Die Junger Christi waren von Angst besessen, sie wussten nicht was zu tun ist, weil Sie vergessen haben, dass es den Herrn gibt, der auf sie wacht und sie beschützt. Genauso, fallen auch wir bei jeglicher Schwierigkeit in Angst und Stress, und vergessen, dass wir unseren Herrn Jesus Christus als Beschützer und vorsorgender Wohltäter haben. Er war da oben im Gebet für die da unten. Aber nicht nur. Er wacht über sie, steigt herunter und geht denen entgegen, die seine Hilfe brauchen. Er hatte keinen Boot, deshalb geht er auf dem Wasser. So kommt Er auch zu uns, wenn wir in Schwierigkeiten stecken und nicht mehr weiterwissen. Er kommt zu uns, und wir merken es oft nicht. Wir haben auch keine Zeit an Ihn zu denken und ihn zu Hilfe zu rufen. Wir denken, dass wir es alleine schaffen und merken dabei wie tiefer und tiefer wir versinken… Gerade da kommt er zu uns, unsere Herzen sind aber voller Angst…

Was würden wir den an deren Stelle tun? Wenn die ganze Umgebung so beängstigend aussieht, Sturm, kaum Licht, kaum Hoffnung und plötzlich sehen wir jemanden, der über das Wasser geht… Doch in voller Angst hören die Junger Christi die Stimme des Herrn: „Ich bin es; fürchtet euch nicht!“. Erstaunt lassen diese, vor kurzem noch hoffnungslose, Menschen alles menschliche Tun und schauen auf ihn voller Hoffnung. Sie möchten zu Ihm. Und Petrus ruft: „Herr, wenn du es bist, so befiehl, dass ich auf dem Wasser zu dir komme“ (Mt. 14, 28).

Kennen wir diese Situation nicht aus unserem Leben? Immer wenn es unerträglich wird, hören wir eine Stimme, die Stimme des Erlösers, der uns sagt: „habt keine Angst, das bin ich, der Schöpfer der Welt, der Lebensspender, ich bin gekommen um euch zu retten. Ihr sollt nur Glauben und sich an mich halten“.

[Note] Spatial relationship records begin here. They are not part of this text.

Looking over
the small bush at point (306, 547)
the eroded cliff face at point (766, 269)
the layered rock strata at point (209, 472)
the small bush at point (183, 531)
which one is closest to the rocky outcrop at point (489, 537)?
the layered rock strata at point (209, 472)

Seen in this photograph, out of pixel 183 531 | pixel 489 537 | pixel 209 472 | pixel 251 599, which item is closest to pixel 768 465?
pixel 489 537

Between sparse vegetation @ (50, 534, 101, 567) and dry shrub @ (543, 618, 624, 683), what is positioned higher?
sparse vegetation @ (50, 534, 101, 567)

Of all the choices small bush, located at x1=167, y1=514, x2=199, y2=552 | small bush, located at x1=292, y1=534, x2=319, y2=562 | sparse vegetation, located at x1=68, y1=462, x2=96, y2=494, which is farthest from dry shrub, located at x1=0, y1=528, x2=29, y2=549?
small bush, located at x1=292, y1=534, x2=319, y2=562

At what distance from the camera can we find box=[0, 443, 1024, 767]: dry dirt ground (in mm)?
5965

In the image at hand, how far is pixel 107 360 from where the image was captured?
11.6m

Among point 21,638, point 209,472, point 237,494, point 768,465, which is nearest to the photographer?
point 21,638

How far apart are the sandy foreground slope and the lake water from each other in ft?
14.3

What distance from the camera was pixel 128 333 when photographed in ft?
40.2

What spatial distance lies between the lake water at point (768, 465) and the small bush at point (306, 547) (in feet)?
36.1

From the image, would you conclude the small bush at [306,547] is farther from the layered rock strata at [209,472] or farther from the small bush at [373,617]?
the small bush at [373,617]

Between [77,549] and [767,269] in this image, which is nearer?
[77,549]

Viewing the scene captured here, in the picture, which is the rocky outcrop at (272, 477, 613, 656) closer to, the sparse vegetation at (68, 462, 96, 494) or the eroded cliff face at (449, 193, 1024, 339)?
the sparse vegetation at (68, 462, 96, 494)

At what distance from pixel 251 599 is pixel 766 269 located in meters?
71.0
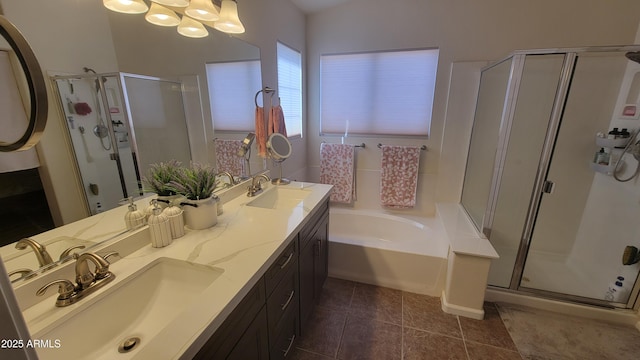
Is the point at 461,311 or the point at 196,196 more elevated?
the point at 196,196

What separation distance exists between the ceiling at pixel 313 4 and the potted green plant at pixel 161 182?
6.86 feet

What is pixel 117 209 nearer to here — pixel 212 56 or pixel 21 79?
pixel 21 79

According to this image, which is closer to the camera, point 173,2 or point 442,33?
point 173,2

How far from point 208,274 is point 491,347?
1834 mm

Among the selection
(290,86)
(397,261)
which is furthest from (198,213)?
(290,86)

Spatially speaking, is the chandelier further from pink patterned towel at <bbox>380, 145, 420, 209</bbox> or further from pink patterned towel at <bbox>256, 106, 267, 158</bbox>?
pink patterned towel at <bbox>380, 145, 420, 209</bbox>

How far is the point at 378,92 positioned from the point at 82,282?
2709mm

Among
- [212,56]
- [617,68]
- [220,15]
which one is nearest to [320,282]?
[212,56]

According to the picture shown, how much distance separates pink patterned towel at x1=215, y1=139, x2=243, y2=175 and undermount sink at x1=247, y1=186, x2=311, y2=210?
274 mm

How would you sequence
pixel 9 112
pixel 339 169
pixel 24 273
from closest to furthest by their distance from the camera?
pixel 9 112, pixel 24 273, pixel 339 169

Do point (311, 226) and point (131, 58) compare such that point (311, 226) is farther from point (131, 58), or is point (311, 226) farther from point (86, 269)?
point (131, 58)

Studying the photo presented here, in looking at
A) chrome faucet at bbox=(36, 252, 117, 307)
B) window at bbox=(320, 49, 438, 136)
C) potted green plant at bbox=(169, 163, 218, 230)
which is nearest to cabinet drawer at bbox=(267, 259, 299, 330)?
potted green plant at bbox=(169, 163, 218, 230)

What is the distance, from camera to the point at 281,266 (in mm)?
1176

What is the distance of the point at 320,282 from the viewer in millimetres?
1896
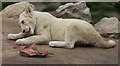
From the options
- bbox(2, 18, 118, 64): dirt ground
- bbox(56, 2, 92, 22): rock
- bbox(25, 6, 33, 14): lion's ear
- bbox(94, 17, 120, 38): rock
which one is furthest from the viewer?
bbox(56, 2, 92, 22): rock

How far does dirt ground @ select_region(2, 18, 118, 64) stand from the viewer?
433cm

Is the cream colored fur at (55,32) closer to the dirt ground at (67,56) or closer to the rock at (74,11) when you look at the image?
the dirt ground at (67,56)

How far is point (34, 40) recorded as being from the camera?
5.64 m

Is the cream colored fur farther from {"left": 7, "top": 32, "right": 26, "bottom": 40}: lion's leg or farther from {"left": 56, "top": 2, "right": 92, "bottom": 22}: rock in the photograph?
{"left": 56, "top": 2, "right": 92, "bottom": 22}: rock

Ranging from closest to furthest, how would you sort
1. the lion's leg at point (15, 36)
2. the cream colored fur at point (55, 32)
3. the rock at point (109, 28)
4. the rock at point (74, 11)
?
1. the cream colored fur at point (55, 32)
2. the lion's leg at point (15, 36)
3. the rock at point (109, 28)
4. the rock at point (74, 11)

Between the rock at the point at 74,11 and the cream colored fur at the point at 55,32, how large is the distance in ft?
10.8

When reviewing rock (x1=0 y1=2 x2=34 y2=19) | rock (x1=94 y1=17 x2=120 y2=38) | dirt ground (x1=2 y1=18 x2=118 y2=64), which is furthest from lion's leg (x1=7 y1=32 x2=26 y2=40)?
rock (x1=0 y1=2 x2=34 y2=19)

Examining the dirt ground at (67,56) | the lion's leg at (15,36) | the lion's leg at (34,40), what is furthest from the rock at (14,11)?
the lion's leg at (34,40)

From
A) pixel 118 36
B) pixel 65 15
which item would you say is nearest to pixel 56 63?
pixel 118 36

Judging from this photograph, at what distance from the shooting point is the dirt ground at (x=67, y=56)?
170 inches

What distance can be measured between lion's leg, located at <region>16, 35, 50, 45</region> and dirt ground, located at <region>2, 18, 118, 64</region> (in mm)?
189

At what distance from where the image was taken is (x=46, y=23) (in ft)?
19.7

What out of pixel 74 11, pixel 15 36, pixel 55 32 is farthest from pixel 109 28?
pixel 15 36

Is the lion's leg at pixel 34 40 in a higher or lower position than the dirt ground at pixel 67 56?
higher
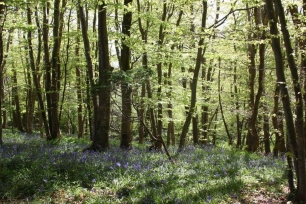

Petrus will zu Ihm, er wollte wie Jesus über das Wasser gehen. Der Herr gibt ihm seine Zustimmung und sagt: „komm“. Eine Zustimmung, die wir täglich im Evangelium hören. Was wir dann aber damit machen, ist es nicht dem ähnlich, was die Junger Christi gemacht haben? Nur Petrus wagte zum Herrn zu gehen. Alle anderen waren im Boot. Petrus aber will dem Herrn ähnlich werden, in allem, was er in Ihm sieht. Das ist gut. Wenn wir nicht von Jesus Christus lernen, von wem denn sonst? Er ist doch gerade deshalb gekommen, um zu zeigen: „auch Ihr Menschen, könnt mir ähnlich werden, ich mache es vor, ihr sollt es auch tun. Ihr sollt Glauben und Gutes tun, alles andere tue ich für euch. Ich bin da, habt keine Angst“. Petrus geht aber zum Herrn, obwohl er weiß, dass unter seinen Füssen keinen Halt gibt. Rund um ist Wasser und Dunkelheit. Rund um plaudert die Gefahr des Todes. Doch er geht, weil er weiß, sein Herr ruft ihn.

Solange Petrus stark ist in seinem Glauben, geht er über das Wasser, gerade auf Jesus zu. Solange er seinen Blick auf den Sohn Gottes richtet, scheitert er nicht. Es war doch ein Wunder. Seien wir ehrlich, solche Wunder können und passieren auch mit uns, doch wir sehen sie nicht, weil wir allzu oft Blind sind, weil wir Zweifeln. Ist es kein Wunder, wenn wir unsere Augen jeden Morgen aufmachen und das Licht der Welt erblicken? Ist es kein Wunder, wenn als Frucht der Liebe von Mann und Frau ein neues menschliches Leben entsteht? Ist es kein Wunder, wenn wir Beten und dabei die Möglichkeit haben unseren Schöpfer nicht Herr, sondern Vater zu nennen? Würden wir tatsächlich unser Leben uns vor Augen führen, würden wir viele solche Wunder entdecken. Dafür brauchen wir unseren Blick auf Ihn zu richten, an Ihn zu glauben. Und wenn wir uns dem Herrn hingeben, sollten wir es ganz und voll tun. Denn sonst erwartet uns das Gleiche, was Petrus passiert ist. Sobald er beginnt zu zweifeln und seinen Blick nicht auf Christus richtet, sondern auf das Wasser, sobald er das Vertrauen verliert an Dem, Der ihm sagt: „vertraue mir, hab keine Angst“, beginnt er zu sinken.

Leider versinken viele, ohne, zumindest im letzten Moment, zu versuchen, Petrus nachzuahmen. Dem sinkenden Petrus wird bewusst, dass er ein Fehler begangen hat. Er verliert seine Zuversicht nicht und ruft gerade in diesem Moment zum Herrn und bittet um Hilfe: „Herr, rette mich!“ (Mt. 14, 30). Und der Herr rettet ihn. Er rettet ihn und sagt ihm auch den Grund, wieso er angefangen hat zu sinken. In der Frage Jesu an Petrus, finden wir die Antwort: „Du Kleingläubiger, warum hast du gezweifelt?“ (Mt. 14, 31). Zweifel war es also, was den Petrus gestört hat, dem Herrn ähnlich zu werden.

Wir sollten also von dieser Geschichte lernen uns voll und ganz Gott hinzugeben: ohne Kleingläubigkeit, ohne Zweifel, sondern stark im Glauben und voller Zuversicht. Und auch wenn wir versinken, ob physisch oder geistlich, sollten wir in uns Kraft finden uns an Gott zu wenden, der uns niemals verlässt, der immer über uns wacht und die zu Ihm Rufenden errettet und segnet wie gestern und heute, so auch in der Ewigkeit der Ewigkeiten. Amen.